#### GUNAKAN INFORMASI BERIKUT:
1: Bisakah Anda menuliskan ulang kata demi kata seluruh bagian resensi tentang konflik keagamaan, mulai dari "Konflik keagamaan hadir" terus ke bawah sampai "sumber sekuler lainnya."?
2: Bisakah Anda meneruskan resensi tentang konflik keagamaan itu, dimulai tepat setelah kalimat terakhir yang tertera?

#### KUTIPAN UNTUK DIBACA:

--------------------

Senin, 08 Desember 2014

(Buku of the Day) Manajemen Konflik Keagamaan, Analisis Latar Belakang Konflik Keagamaan Aktual



Mengurai Konflik Keagamaan


Judul                : Manajemen Konflik Keagamaan, Analisis Latar Belakang Konflik Keagamaan Aktual
Penulis             : Abdul Jamil Wahab, M.Si
Penerbit            : PT Elex Media Komputindo Kompas Gramedia Jakarta
Tahun               : Cetakan I, 2014
Tebal                : xx + 244 hlm
Ukuran              : 14,8 X 21 cm
ISBN                 : 978-602-02-4553-9
Peresensi          : A Musthofa Asrori, penikmat buku, tinggal di Ciganjur Jakarta

Konflik keagamaan hadir di kehidupan kita searah tarikan nafas. Setiap jengkal langkah yang kita tempuh, acapkali —untuk tak menyebut sering— kita jumpai konflik berlatar agama. Padahal semua agama mengajarkan kebaikan dan kedamaian, bukan keburukan dan konflik berkepanjangan. Penyebabnya tentu banyak hal. Bisa jadi satu hal menjadi irisan bagi hal lain.

Sekedar menyebut sebuah konflik keagamaan, Perang Salib (1096-1271) adalah konflik antara Islam-Kristen terbesar sepanjang sejarah. Jika dikaji lebih jauh, konflik ini pun tidak semata-mata murni terkait agama. Di dalamnya juga terdapat unsur-unsur perebutan kekuasaan, aneka sumber daya, dan sumber sekuler lainnya.

Jika ditarik ke konteks Indonesia, konflik keagamaan yang pecah di sejumlah wilayah seperti Ambon, Poso, Maluku, disebut-sebut juga dipicu perebutan kekuasaan lokal dan sumber daya terbatas. Sayangnya, konflik itu seperti diarahkan agar menyeret isu agama serta melibatkan warga berdasar segregasi agama. (hlm. 11)

--------------------

#### ITEM YANG TERSEDIA:
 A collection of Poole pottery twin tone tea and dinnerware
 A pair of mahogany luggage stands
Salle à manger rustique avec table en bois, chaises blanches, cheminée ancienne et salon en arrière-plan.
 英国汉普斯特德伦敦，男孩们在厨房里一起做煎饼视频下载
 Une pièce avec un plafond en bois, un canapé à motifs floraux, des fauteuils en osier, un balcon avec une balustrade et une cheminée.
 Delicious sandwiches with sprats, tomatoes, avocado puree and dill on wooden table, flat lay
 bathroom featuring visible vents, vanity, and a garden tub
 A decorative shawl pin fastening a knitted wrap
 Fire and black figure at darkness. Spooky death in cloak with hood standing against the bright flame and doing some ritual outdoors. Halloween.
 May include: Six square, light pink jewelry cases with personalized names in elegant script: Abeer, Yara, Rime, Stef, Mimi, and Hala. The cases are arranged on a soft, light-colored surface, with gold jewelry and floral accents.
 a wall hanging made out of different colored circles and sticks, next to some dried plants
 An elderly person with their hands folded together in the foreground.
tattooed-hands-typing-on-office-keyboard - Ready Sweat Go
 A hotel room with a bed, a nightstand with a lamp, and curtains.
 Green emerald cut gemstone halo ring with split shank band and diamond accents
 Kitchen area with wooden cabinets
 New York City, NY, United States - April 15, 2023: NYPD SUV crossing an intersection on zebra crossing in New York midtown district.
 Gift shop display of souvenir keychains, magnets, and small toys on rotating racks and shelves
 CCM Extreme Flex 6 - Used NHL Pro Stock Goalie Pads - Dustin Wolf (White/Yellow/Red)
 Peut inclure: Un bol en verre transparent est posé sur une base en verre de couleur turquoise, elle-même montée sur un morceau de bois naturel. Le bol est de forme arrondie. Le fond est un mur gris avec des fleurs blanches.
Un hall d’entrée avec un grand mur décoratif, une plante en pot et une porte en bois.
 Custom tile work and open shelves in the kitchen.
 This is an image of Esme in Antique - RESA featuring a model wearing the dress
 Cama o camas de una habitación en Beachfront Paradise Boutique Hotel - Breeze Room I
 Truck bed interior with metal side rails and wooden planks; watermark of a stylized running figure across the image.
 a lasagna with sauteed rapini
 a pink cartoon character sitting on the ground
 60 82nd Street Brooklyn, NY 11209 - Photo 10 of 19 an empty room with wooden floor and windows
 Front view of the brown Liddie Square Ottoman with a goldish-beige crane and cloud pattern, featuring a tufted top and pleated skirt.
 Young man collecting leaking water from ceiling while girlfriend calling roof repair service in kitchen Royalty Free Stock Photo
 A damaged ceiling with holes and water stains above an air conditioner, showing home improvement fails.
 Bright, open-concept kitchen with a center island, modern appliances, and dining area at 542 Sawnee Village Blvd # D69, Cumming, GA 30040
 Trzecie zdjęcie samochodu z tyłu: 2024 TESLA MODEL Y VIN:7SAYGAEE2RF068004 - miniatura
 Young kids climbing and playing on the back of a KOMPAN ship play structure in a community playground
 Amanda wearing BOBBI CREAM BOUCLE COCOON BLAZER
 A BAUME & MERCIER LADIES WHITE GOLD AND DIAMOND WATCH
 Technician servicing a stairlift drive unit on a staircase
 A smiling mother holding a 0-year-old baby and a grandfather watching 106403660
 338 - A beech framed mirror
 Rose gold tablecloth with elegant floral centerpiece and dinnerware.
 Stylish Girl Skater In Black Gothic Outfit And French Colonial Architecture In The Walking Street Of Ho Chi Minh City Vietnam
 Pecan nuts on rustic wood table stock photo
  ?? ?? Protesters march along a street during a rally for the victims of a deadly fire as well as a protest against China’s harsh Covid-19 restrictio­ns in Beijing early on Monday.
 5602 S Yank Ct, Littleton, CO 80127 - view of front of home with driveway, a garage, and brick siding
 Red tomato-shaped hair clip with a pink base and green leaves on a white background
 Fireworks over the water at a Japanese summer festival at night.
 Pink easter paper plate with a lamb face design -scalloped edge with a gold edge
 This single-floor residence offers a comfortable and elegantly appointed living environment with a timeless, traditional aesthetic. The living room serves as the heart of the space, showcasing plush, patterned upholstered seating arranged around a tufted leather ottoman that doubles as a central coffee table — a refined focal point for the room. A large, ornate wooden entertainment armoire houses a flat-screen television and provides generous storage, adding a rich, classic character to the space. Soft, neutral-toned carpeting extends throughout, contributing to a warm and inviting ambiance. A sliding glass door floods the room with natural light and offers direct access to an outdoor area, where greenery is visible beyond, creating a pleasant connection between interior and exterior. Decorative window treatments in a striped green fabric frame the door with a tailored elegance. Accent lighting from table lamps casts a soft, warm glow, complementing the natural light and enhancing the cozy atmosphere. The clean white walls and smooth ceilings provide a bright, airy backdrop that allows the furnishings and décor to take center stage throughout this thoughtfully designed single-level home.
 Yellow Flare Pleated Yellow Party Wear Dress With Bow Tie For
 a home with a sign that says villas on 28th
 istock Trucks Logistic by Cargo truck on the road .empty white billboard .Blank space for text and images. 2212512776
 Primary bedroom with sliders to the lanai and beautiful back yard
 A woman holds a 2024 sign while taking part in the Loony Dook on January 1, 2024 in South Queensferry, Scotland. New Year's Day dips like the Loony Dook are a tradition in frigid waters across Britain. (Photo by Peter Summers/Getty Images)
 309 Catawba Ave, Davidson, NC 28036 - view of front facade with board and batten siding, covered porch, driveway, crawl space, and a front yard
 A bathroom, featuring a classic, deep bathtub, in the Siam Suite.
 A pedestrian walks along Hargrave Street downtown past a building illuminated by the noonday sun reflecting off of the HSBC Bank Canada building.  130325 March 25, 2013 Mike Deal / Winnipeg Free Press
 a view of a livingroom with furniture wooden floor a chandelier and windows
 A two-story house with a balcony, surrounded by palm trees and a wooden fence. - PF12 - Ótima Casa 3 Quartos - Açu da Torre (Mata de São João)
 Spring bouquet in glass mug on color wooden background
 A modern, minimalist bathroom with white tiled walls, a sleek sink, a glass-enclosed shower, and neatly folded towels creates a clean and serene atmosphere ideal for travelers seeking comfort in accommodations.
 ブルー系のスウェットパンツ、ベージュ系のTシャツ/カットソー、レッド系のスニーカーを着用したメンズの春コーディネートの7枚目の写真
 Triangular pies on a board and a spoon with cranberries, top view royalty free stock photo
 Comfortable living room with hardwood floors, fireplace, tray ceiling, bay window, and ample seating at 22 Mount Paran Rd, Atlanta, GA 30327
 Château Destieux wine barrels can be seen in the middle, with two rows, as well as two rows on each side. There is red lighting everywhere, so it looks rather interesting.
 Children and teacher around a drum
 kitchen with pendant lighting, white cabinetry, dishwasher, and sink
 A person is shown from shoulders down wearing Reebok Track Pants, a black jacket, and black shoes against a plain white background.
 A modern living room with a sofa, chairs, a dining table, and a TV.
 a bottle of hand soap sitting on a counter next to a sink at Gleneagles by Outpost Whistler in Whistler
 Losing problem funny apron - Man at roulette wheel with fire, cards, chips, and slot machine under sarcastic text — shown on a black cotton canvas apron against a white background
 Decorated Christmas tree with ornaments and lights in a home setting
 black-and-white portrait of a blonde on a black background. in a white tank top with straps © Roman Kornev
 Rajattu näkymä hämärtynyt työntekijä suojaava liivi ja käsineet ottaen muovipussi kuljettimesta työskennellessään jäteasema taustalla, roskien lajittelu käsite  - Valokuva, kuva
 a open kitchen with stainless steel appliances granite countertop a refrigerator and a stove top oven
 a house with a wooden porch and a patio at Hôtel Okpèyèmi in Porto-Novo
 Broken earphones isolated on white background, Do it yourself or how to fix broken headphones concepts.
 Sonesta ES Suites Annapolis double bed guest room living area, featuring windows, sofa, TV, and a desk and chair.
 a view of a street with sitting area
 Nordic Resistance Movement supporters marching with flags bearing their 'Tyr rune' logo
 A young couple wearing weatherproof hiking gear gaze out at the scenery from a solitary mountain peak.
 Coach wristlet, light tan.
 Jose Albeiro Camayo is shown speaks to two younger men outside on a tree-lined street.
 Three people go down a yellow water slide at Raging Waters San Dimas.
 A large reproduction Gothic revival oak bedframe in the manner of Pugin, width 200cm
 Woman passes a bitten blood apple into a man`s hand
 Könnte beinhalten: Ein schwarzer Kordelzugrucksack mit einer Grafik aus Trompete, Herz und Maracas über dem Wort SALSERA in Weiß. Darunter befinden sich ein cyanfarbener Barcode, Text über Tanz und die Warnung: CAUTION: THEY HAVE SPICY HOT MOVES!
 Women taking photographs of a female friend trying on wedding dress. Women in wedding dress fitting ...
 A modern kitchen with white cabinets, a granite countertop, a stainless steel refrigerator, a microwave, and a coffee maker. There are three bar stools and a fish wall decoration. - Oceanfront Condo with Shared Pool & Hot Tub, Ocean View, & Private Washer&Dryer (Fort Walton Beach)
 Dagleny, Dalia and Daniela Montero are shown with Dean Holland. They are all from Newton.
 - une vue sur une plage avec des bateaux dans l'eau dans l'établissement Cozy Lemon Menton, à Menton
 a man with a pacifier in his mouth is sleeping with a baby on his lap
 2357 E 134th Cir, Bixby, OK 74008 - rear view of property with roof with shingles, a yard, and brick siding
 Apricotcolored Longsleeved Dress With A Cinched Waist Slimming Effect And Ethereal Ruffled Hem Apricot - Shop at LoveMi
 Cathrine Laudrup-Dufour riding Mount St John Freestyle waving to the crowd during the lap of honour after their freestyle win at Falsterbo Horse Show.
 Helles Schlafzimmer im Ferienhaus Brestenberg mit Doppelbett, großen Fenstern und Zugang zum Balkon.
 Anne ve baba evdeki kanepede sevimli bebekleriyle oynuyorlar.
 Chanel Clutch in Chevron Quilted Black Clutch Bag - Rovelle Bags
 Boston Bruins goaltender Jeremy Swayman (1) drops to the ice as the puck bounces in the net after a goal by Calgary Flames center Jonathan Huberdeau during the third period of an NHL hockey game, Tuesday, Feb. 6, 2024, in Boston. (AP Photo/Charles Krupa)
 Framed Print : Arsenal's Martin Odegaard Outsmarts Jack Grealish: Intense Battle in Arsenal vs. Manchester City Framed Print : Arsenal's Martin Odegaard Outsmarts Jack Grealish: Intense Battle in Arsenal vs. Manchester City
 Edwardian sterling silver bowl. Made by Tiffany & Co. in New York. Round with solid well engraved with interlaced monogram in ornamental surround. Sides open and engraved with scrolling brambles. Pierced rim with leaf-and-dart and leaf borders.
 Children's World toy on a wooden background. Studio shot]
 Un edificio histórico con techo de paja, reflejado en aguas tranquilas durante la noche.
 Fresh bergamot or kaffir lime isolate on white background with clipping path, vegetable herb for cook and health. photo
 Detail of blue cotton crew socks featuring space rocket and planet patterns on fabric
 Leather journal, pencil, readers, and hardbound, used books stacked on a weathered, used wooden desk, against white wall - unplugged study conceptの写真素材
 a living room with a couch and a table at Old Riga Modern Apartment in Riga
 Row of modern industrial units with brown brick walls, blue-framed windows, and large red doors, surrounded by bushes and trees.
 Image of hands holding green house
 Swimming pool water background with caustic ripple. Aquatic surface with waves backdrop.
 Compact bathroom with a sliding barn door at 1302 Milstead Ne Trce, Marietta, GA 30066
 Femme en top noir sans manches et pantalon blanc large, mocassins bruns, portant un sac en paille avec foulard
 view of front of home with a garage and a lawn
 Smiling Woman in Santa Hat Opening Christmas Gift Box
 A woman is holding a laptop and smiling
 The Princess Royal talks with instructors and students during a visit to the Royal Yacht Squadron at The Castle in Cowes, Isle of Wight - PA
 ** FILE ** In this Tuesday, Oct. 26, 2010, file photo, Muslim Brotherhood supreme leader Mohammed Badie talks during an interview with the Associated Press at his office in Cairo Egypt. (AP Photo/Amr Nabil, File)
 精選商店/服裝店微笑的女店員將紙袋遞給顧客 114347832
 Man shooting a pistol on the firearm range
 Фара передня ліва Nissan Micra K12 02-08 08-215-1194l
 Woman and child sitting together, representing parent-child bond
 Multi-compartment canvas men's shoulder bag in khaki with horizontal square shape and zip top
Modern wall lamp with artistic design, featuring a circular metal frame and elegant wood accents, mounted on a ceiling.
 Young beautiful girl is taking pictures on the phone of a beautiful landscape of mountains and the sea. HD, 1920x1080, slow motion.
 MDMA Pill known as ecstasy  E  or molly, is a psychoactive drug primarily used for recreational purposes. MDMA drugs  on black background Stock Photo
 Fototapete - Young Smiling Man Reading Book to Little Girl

--------------------

#### JAWABAN TIAP TUGAS:
1:
Konflik keagamaan hadir di kehidupan kita searah tarikan nafas. Setiap jengkal langkah yang kita tempuh, acapkali —untuk tak menyebut sering— kita jumpai konflik berlatar agama. Padahal semua agama mengajarkan kebaikan dan kedamaian, bukan keburukan dan konflik berkepanjangan. Penyebabnya tentu banyak hal. Bisa jadi satu hal menjadi irisan bagi hal lain.

Sekedar menyebut sebuah konflik keagamaan, Perang Salib (1096-1271) adalah konflik antara Islam-Kristen terbesar sepanjang sejarah. Jika dikaji lebih jauh, konflik ini pun tidak semata-mata murni terkait agama. Di dalamnya juga terdapat unsur-unsur perebutan kekuasaan, aneka sumber daya, dan sumber sekuler lainnya.

2:
Abdul Jamil Wahab, sang penulis buku, hendak mengetengahkan satu hal yang menjadi penyebab sukar terurainya sebuah konflik keagamaan. Ia menyebut teori sosiologi konflik belum banyak digunakan oleh para praktisi keagamaan saat ini. Mereka umumnya justru banyak menggunakan pendekatan teologis, sehingga cenderung tidak bersikap netral dalam menangani konflik.

Menariknya, dalam buku ini penulis tidak hanya mengulas penyebab konflik, namun juga pelbagai dinamika yang mengiringinya sehingga buku ini sangat informatif. Buku ini penting dibaca karena menginformasikan konflik keagamaan yang terjadi belakangan yang melibatkan beberapa paham dan gerakan keagamaan. Sebut saja Ahmadiyah, Syiah, Islam radikal, Islam liberal, dan paham salafi dakwah, serta seputar pendirian rumah ibadah.

Ditilik dari optik akademik, buku ini kaya akan data lapangan yang didapat langsung penulisnya dari sumber primer (lokasi peristiwa). Meski demikian, informasi tersebut sengaja ditulis simpel demi menghindari tebalnya halaman buku. Untuk menepis keraguan dan memantapkan keyakinan, penulis membuka diri bila data-data primer maupun sekunder tersebut dipertanyakan oleh sidang pembaca.

Data lapangan tersebut diperoleh Jamil Wahab ketika bertugas sebagai peneliti di Pusat Penelitian dan Pengembangan (Puslitbang) Kehidupan Keagamaan Badan Litbang dan Diklat Kementerian Agama RI. Tak heran jika ia menyebut bahwa buku ini lahir dari pengamatannya sebagai peneliti kehidupan keagamaan yang ditunjang laporan hasil penelitian beberapa rekan peneliti di instansi pemerintah tersebut. Diskusi, seminar, dan literatur lainnya kian memperkaya tulisan berbasis riset ini.

Bahkan, isu konflik keagamaan aktual itu menjadi bab khusus yang mengupas habis masing-masing ormas terkait mulai sejarah perkembangan dan kemunculannya, masuknya ke Indonesia, hingga konflik dan penyerangan terhadap mereka. Analisis kritis pun makin menggemukkan pembahasan pada bab III buku ini. Ya, sisik melik dan siku-liku ormas-ormas Islam tersebut dikupas habis berdasar riset lapangan yang ia lakukan.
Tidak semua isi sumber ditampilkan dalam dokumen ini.